The Agitator was a radical newspaper published by Jay Fox of the anarchist Home Colony in the American state of Washington from 1910 to 1912.

In 1913 the paper was briefly relaunched as The Syndicalist as the official organ of William Z. Foster's Syndicalist League of North America, at which time it was moved first to Lakebay, Washington and thereafter to Chicago.

The Agitator and its successor were among the most important written vehicles for anarchosyndicalist ideas in America during the decade of the 1910s.

==Publication history==
===Background===

Philadelphia-born radical labor activist William Z. Foster left home as a youth to make his own way as an itinerant worker, employed as a deckhand aboard merchant ships and traveling around the United States in pursuit of employment. By 1909 he had made his way to the Pacific Northwest, coming into contact with the Industrial Workers of the World (IWW), a radical syndicalist trade union.

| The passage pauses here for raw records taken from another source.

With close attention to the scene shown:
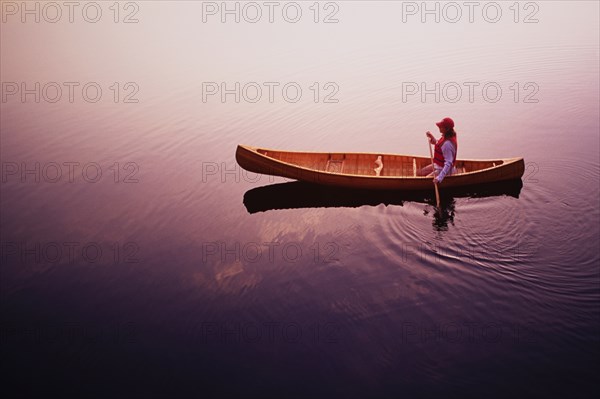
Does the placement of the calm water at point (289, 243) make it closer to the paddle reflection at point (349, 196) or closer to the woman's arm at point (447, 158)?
the paddle reflection at point (349, 196)

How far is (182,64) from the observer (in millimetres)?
25859

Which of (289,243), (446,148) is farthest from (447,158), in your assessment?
(289,243)

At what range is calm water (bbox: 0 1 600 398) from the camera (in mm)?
7926

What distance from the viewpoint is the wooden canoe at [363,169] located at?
12.4 m

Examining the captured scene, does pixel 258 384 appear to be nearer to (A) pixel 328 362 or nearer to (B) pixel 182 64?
(A) pixel 328 362

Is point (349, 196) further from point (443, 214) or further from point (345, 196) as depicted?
point (443, 214)

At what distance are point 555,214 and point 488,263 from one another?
9.86 ft

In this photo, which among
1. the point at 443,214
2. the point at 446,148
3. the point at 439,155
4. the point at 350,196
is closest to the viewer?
the point at 443,214

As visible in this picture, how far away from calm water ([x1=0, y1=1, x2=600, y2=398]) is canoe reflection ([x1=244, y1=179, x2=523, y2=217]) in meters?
0.07

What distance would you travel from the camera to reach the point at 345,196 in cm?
1309

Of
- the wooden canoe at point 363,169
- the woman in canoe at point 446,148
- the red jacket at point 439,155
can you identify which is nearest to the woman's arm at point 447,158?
the woman in canoe at point 446,148

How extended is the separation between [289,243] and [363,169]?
139 inches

Foster became a member of the IWW upon his arrival but soon became disaffected with the organization's dual union strategy, organizing workers in opposition to other unions already in the field. A brief stint in Europe in 1910 served only to solidify Foster's views on the matter. He returned home committed to the idea of working as a member of the unions of the American Federation of Labor and "boring from within" their ranks to radicalize these previously cautious and conservative bodies. Foster sought to launch a newspaper as an expression of his views, initially remaining within the ranks of the IWW and attempting to steer the organization to his point of view.

===Launch===

The Agitator was launched as a bi-monthly tabloid newspaper in Home, Washington on November 15, 1910. The editorial task was handled by Jay Fox. The paper concentrated upon the Free speech fights and strikes conducted by the IWW, and was sharply critical of the measured electoral strategy of the Socialist Party of America (SPA).

The political line of Fox's publication evolved steadily, beginning from a committed anarchist perspective. In addition to purely political topics, the paper gave space to more avant-garde social ideas not generally part of the discourse of radical newspapers of the day, including coverage of feminist issues and the culture of nudism.

===Name change===

In 1913 Foster joined forces with Fox, changing the name of The Agitator to The Syndicalist and moving the editorial office of the publication away from the Home colony to the town of Lakebay, Washington.